__Problem to solve__. Copy word for word, please, the lines of the entries below running from the one containing "Tenga Flip Zero" to the one containing "Cat Pattern 15mm", both ends included.

__Source records__.
*****
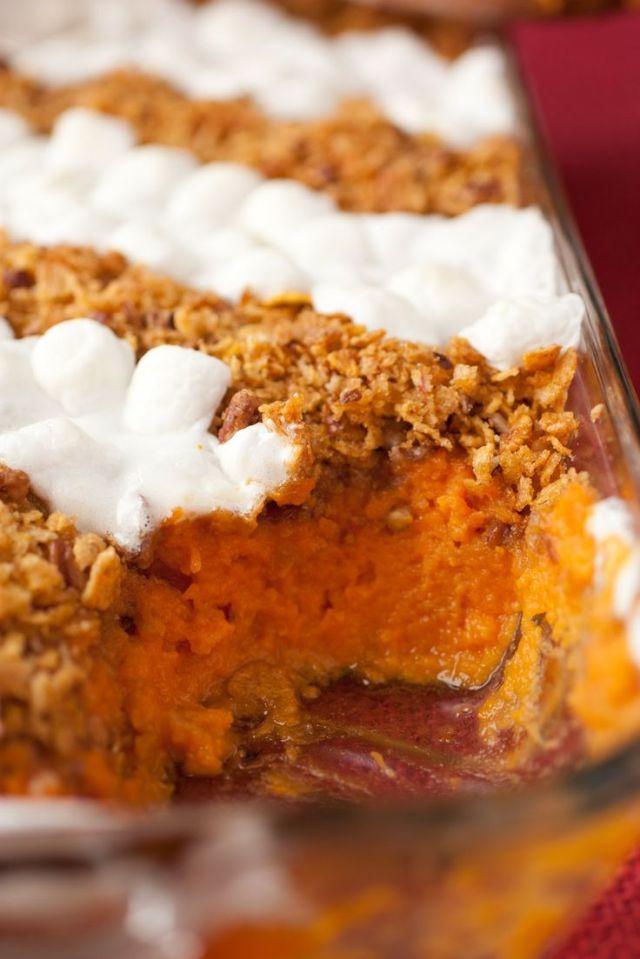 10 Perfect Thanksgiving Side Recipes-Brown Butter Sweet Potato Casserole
*****
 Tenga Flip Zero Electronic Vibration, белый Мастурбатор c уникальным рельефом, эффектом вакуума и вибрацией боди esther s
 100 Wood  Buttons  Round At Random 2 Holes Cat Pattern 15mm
*****
__Result of this exercise__.
 Tenga Flip Zero Electronic Vibration, белый Мастурбатор c уникальным рельефом, эффектом вакуума и вибрацией боди esther s
 100 Wood  Buttons  Round At Random 2 Holes Cat Pattern 15mm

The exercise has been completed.